“Every two minutes, a child under 5 dies of malaria”. Malaria, a preventable and curable disease yet in 2017 it was recorded that it resulted in 435,000 deaths and 61% of that population (266,000) were children under 5 years. This harsh reality has accounted for malaria being an issue of public health concern. The UNICEF estimates that in 2017, malaria treatment cost 1.3 per cent of GDP in Africa an economic burden compared to economic status of the average man. This ‘common malaria’ possess significant threat and we need to gear towards complete eradication of the illness. The theme for this year’s world malaria day, I raise my hand to #defeatMalaria pushes to emphasize this. Prevention of the population from acquiring Malaria is a more cost effective approach and ideal method of defeating malaria as compared to treatment which is plagued with growth of resistance in medication.
On a global scale, 3.3 billion people in 106 countries are at risk of malaria. The high risk groups include: children under 5, pregnant women, immunocompromised individuals and mobile populations. This brings rise to malaria prophylaxis which refers to prevention of malaria infection via vector control (prevention of mosquitoes from biting human beings) or chemoprophylaxis (providing medications that suppress infections). The main interventions recommended by the WHO in vector control are sleeping under an insecticide treated net (ITN) and indoor residual spraying (IRS). Chemoprophylaxis measures on the other hand involved the employment of antimalarial drugs which prevent the development of the erythrocytes that cause disease. These include: Atovaquone-proguanil- for last minute travellers good for short trips, doxycycline, mefloquine, or tafenoquine, chloroquine.
Malaria Vaccines are another push towards prevention of malaria. As at 2015, the only approved vaccine is RTS,S/AS01, of the trade name Mosquirix. It requires four injections, and has a relatively low efficacy. This low efficacy accounts for the World Health Organization (WHO) not recommending its routine use in babies between 6-12 weeks of age. A Phase 3 trial with 15 460 children in seven countries in sub-Saharan Africa (Burkina Faso, Gabon, Ghana, Kenya, Malawi, Mozambique, and the United Republic of Tanzania) began in May 2009 and has now been completed.
RTS,S/AS01 prevented a substantial number of cases of clinical malaria over a 3–4year period in young infants and children when administered with or without a booster dose. Efficacy was enhanced by the administration of a booster dose in both age categories. Thus, the vaccine has the potential to make a substantial contribution to malaria control when used in combination with other effective control measures, especially in areas of high transmission.
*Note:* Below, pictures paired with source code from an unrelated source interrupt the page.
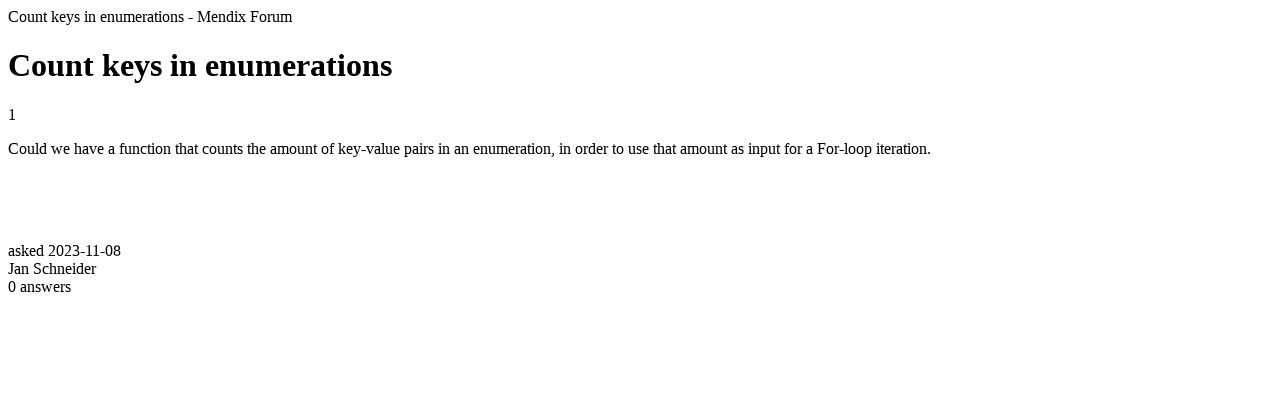

--- FILE ---
content_type: text/html;charset=utf-8
request_url: https://community.mendix.com/link/spaces/microflows/ideas/4080
body_size: 251
content:
<html>
<head>
	<title>Count keys in enumerations | Mendix Forum</title>
	<meta name="Description" content="Could we have a function that counts the amount of key-value pairs in an enumeration, in order to use that amount as input for a For-loop iteration.
 
  
">
</head>
<body itemscope itemtype="https://schema.org/QAPage">
	<header>Count keys in enumerations - Mendix Forum</header>
	<div itemprop = 'mainEntity' itemscope itemtype='http://schema.org/Question'>
		<h1 itemprop='name'>Count keys in enumerations</h1>
		<div itemprop='upvoteCount'>1</div>
		<div itemprop='text'><p>Could we have a function that counts the amount of key-value pairs in an enumeration, in order to use that amount as input for a For-loop iteration.</p>

<p>&nbsp;</p>

<p>&nbsp;&nbsp;</p>
</div>
		<div>asked
			<time itemprop='dateCreated' datetime='2023-11-08'>2023-11-08</time>
		</div>
		<div itemprop='author' itemscope itemtype='http://schema.org/Person'><span itemprop='name'>Jan Schneider</span></div>
		<div><span itemprop='answerCount'>0</span> answers</div>
		
	</div>
</body>

</html>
Pharmacists have roles to play to play in malaria prophylaxis. These includes: prescribing and dispensing of medications as well as medication counselling (duration of therapy, use in pregnancy, drug-drug interactions, adverse drug effects), the rise in incidence of drug resistance requires research and development of prophylactic drugs and also sensitization of the public to vector control measures.
Over the past decade, progress has been made in preventing over 1 billion cases and saving 7 million lives however, the poorest and most vulnerable are remain threatened as long as malaria still exist. Malaria as potentials to resurge especially in times like this (the COVID-19 pandemic) hence we need to remember to sharpen our knowledge in what I will term PDT―Prevention, Detection, Treatment. Together we can and will defeat malaria as we raise hands to that.